Why become a Texas Master Naturalist?
This year’s 2016 Class Director Diana Armbrust shares her transformation and learning curve from managing a manicured Houston home with St Augustine grass to living on some Hill Country property with native grasses, plants and trees.
I lived in Houston for over 35 years. My yard was lovely. The St. Augustine lawn was manicured and tightly edged, rectangular ligustrum hedges provided privacy, Asiatic jasmine covered the ground beneath live oak trees where grass would not grow, and dozens of pink and white and purple hybrid azaleas bloomed every spring. The yard was labor, water, fertilizer, and herbicide intensive… and it was beautiful.
My husband and I retired to the Hill country to 43 overgrazed acres. My husband and I did not want to worry about livestock so we converted our agricultural tax valuation to a wildlife management valuation. Then we got to work. We hired a crew with a bulldozer to remove cedar and mesquite as well as the willow baccharis that lined the edges of our creek. We dug gravel out of the creek bed to construct a road. We scraped soil from the field to use as a pad for our new house. We killed 20 acres of Bermuda grass with herbicide. My husband and I joked that our property was like a nuclear waste site because we never saw a bird. Are you cringing yet?
With the first flood, our creek severely eroded. In the spring our fields exploded with wildflowers, but thistles and broom weed and croton soon followed. The only good thing we had done was to cut down a Chinese tallow tree.
Our plan to magically re-create our “ideal” Hill Country landscape, applying techniques that we had used to manage our Houston urban landscape, had gone tragically awry. When we bought our property it had already suffered from decades of abuse. Through our “best intentions” we compounded that abuse in just a few months with a bulldozer crew. Now, I realized I had to figure out how to repair the damage. I needed to learn about the land! Better late than never, I hoped.

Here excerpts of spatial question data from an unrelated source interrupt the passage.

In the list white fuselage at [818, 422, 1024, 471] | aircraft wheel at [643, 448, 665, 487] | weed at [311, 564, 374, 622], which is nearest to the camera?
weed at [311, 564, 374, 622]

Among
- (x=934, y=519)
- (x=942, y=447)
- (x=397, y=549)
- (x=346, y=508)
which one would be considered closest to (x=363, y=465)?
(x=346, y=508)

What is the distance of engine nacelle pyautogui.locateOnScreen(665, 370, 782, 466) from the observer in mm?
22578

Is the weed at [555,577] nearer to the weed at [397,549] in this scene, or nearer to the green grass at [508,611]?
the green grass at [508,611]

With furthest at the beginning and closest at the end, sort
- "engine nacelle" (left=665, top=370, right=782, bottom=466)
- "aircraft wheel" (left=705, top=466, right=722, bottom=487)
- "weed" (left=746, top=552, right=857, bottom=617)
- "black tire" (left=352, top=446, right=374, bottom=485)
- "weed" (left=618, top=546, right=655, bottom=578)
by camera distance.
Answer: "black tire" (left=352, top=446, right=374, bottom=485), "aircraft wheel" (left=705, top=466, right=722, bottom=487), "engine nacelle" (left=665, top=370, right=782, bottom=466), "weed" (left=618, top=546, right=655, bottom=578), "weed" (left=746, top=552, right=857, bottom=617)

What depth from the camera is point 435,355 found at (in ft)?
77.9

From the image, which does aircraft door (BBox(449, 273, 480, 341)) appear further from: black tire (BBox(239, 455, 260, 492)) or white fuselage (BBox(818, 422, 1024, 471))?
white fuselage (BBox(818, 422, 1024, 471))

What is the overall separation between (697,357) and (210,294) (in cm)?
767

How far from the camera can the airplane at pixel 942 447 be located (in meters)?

I applied to become a member of the 2015 Hill Country Master Naturalist class! That was the best thing I could possibly have done. Never, EVER could I have imagined the knowledge I would gain from the Master Naturalist class. The lecturers and presentations were more engaging and more instructive than any I had ever had, even in graduate school. I not only learned about land management and the flora and fauna of the Hill Country, but geology, hydrology, history, even the ecology of darkness.
Field trips to Kerr Wildlife Management Area; Selah, Bamberger Ranch; and the amazing Canyon Gorge brought classroom studies to life. The scope of information was outstanding and the opportunity to continue to learn through advanced training programs is endless.
As a very pleasant and unanticipated side effect, I made new Hill Country friends. Many of my classmates and I were walking in the same uncharted territory about land restoration, so it wasn’t even too embarrassing to share the horror stories of my mistakes. The privilege of sharing our knowledge, contributing to research, and improving the natural world around us through volunteering is, of course, the primary purpose of a Texas Master Naturalist.